[Dataset material]
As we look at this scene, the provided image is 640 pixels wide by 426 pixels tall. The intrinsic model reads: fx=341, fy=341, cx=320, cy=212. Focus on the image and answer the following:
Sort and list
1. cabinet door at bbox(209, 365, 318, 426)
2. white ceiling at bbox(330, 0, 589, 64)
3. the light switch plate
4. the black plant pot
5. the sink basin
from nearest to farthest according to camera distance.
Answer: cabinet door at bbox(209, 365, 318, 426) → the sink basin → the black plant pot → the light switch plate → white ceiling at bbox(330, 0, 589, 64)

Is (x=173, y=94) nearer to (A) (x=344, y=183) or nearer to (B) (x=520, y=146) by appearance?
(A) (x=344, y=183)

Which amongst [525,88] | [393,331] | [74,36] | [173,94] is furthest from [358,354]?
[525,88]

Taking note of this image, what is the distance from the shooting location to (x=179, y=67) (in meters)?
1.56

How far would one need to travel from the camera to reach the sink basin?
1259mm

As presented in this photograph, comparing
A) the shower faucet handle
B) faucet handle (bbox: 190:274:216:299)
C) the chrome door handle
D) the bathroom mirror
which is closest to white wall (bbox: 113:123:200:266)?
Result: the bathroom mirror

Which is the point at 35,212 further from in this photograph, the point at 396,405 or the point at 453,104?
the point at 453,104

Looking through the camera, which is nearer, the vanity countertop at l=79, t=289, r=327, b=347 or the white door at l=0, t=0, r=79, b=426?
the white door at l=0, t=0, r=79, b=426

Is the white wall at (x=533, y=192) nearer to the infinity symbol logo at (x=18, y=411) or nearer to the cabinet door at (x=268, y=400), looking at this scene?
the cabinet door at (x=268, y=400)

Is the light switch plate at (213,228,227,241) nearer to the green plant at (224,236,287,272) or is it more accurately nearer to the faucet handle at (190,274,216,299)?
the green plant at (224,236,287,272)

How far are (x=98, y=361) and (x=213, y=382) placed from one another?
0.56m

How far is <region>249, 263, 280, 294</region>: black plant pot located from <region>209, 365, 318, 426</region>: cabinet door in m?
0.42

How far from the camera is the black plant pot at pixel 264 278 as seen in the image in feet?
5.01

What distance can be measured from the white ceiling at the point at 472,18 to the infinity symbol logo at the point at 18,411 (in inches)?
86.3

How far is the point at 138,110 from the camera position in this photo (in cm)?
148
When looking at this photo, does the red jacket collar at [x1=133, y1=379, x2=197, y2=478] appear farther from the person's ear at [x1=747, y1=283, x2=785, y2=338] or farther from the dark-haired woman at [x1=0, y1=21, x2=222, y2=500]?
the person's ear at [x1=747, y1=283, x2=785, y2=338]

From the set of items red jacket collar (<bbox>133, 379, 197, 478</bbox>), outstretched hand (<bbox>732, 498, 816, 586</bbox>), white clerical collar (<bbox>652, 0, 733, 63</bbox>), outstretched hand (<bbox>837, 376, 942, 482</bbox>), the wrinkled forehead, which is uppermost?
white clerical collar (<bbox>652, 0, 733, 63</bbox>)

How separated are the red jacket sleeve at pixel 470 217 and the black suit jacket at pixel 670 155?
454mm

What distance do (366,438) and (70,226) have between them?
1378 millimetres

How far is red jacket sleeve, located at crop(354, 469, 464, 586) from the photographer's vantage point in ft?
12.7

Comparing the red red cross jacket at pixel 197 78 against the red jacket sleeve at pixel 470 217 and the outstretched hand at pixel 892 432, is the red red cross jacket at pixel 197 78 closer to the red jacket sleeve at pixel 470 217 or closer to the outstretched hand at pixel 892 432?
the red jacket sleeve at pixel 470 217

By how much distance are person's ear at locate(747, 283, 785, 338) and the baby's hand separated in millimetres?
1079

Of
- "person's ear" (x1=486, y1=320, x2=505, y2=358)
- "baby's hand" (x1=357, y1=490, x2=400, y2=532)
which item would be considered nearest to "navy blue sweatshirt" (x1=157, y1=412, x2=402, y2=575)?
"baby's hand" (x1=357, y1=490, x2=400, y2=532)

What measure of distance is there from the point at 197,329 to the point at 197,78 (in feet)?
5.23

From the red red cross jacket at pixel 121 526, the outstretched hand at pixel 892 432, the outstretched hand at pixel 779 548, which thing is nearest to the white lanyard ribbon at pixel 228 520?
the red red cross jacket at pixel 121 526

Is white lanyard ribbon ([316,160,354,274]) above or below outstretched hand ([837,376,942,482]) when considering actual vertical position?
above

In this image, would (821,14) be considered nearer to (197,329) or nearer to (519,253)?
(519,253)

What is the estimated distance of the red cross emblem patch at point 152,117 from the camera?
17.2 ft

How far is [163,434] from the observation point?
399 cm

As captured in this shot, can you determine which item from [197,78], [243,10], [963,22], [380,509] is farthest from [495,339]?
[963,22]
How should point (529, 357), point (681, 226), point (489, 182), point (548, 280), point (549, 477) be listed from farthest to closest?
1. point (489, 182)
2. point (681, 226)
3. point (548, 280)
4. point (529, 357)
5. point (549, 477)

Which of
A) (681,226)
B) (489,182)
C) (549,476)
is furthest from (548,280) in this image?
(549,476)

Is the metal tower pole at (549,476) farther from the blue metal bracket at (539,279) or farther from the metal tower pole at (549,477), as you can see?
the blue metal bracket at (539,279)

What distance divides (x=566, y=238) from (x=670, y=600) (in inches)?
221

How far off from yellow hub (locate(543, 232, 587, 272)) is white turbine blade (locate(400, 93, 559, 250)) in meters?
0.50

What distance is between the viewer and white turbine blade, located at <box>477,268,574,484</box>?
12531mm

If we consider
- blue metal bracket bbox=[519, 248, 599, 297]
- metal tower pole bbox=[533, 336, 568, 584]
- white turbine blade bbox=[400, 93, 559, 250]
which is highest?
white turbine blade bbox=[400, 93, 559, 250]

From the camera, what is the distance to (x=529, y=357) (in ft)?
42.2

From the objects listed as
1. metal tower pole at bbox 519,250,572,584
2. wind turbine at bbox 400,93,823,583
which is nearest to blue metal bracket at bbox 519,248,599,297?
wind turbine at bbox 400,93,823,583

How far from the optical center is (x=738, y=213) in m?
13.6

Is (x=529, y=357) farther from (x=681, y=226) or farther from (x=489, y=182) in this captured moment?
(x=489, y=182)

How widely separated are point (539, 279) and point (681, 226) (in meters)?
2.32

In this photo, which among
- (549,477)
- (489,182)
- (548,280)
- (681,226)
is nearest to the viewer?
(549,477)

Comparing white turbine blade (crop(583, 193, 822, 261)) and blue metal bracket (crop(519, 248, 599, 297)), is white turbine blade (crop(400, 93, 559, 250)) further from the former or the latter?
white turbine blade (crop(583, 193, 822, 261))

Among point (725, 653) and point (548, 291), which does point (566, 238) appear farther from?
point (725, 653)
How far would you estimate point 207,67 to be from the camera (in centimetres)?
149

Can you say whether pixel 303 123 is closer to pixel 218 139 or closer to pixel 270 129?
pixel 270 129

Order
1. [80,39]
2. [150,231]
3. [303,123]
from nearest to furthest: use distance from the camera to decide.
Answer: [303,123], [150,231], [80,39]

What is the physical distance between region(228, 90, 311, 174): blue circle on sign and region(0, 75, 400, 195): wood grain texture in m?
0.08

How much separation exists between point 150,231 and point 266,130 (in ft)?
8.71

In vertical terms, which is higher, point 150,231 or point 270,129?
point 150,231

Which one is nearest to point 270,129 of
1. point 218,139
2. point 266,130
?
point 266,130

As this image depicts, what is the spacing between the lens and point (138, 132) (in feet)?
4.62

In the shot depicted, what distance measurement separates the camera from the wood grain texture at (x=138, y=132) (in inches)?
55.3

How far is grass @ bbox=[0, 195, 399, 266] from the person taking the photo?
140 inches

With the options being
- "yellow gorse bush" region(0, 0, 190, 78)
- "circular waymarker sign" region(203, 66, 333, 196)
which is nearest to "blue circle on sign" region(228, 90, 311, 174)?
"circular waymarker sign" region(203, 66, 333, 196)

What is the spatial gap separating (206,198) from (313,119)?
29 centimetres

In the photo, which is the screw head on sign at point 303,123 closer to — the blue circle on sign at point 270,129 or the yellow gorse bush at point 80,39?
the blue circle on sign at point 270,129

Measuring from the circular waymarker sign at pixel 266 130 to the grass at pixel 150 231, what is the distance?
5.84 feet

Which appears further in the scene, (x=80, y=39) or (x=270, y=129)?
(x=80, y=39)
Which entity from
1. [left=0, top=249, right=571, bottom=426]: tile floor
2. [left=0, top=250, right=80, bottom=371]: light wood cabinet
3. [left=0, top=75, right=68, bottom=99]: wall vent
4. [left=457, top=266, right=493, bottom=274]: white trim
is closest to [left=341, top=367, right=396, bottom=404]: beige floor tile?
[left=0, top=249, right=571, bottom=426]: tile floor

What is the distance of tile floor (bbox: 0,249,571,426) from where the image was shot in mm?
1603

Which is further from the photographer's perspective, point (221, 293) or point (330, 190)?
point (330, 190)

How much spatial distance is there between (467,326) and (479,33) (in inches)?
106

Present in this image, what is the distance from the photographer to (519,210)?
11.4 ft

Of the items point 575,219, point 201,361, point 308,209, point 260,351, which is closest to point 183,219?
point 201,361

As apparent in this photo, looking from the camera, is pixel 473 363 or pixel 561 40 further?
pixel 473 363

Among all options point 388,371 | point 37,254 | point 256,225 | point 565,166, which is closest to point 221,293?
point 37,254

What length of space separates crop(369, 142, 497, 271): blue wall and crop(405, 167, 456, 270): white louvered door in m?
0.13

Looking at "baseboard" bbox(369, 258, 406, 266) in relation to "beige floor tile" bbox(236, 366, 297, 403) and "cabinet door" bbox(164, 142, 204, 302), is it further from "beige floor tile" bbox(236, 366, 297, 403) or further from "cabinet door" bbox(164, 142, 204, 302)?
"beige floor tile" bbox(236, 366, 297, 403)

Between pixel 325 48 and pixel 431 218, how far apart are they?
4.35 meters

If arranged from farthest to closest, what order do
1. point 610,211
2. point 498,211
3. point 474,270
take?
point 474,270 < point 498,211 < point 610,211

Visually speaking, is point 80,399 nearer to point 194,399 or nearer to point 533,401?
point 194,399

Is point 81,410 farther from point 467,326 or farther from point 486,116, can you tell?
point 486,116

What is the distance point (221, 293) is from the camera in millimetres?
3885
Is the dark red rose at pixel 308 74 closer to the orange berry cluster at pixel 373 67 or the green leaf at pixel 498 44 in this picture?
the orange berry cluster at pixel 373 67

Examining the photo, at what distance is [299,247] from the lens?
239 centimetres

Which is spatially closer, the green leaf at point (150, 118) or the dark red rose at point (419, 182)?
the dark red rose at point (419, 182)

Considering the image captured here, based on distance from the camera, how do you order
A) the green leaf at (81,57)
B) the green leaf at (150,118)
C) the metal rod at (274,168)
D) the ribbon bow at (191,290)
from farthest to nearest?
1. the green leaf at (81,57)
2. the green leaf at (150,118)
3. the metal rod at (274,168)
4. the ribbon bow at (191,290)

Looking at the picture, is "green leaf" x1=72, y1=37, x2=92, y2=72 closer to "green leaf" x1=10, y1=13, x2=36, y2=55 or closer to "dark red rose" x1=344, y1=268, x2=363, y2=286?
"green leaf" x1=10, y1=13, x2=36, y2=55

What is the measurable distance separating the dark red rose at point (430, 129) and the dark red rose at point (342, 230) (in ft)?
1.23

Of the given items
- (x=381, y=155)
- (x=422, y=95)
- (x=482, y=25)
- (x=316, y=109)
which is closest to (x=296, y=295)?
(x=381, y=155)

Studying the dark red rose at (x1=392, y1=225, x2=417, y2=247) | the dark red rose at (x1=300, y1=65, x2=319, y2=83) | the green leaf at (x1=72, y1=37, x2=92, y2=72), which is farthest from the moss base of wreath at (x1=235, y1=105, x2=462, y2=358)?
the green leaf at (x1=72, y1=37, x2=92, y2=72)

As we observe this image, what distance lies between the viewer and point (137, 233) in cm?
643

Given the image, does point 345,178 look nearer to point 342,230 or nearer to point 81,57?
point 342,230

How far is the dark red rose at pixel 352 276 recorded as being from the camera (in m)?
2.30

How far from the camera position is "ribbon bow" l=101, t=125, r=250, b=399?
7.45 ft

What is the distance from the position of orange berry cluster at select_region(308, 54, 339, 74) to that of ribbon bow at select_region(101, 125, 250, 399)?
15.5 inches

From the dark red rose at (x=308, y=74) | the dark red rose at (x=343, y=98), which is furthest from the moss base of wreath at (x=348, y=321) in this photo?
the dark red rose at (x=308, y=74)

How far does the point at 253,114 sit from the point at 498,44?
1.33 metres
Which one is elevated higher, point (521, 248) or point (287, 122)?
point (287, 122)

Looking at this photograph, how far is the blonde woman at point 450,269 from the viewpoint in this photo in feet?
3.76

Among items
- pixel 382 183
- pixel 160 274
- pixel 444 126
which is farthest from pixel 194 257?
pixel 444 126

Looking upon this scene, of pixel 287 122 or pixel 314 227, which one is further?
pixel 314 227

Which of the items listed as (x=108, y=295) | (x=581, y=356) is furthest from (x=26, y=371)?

◆ Exercise description
Reproduce the material verbatim, starting at the line containing "How far is the dark" and continuing through the final line of the material.

◆ Answer to this task
How far is the dark red rose at pixel 352 276 recorded as being from the camera (in m)?
2.30

How far from the camera position is "ribbon bow" l=101, t=125, r=250, b=399?
7.45 ft

What is the distance from the position of orange berry cluster at select_region(308, 54, 339, 74) to that of ribbon bow at select_region(101, 125, 250, 399)?
15.5 inches

From the dark red rose at (x=308, y=74) | the dark red rose at (x=343, y=98), which is furthest from the moss base of wreath at (x=348, y=321) in this photo?
the dark red rose at (x=308, y=74)

How far does the point at 253,114 sit from the point at 498,44?
1.33 metres
Which one is elevated higher, point (521, 248) or point (287, 122)?
point (287, 122)

Looking at this photograph, how far is the blonde woman at point 450,269 from the viewpoint in this photo in feet?
3.76

Among items
- pixel 382 183
- pixel 160 274
- pixel 444 126
which is farthest from pixel 194 257?
pixel 444 126

Looking upon this scene, of pixel 287 122 or pixel 314 227, which one is further?
pixel 314 227

Which of the items listed as (x=108, y=295) | (x=581, y=356) is furthest from (x=26, y=371)?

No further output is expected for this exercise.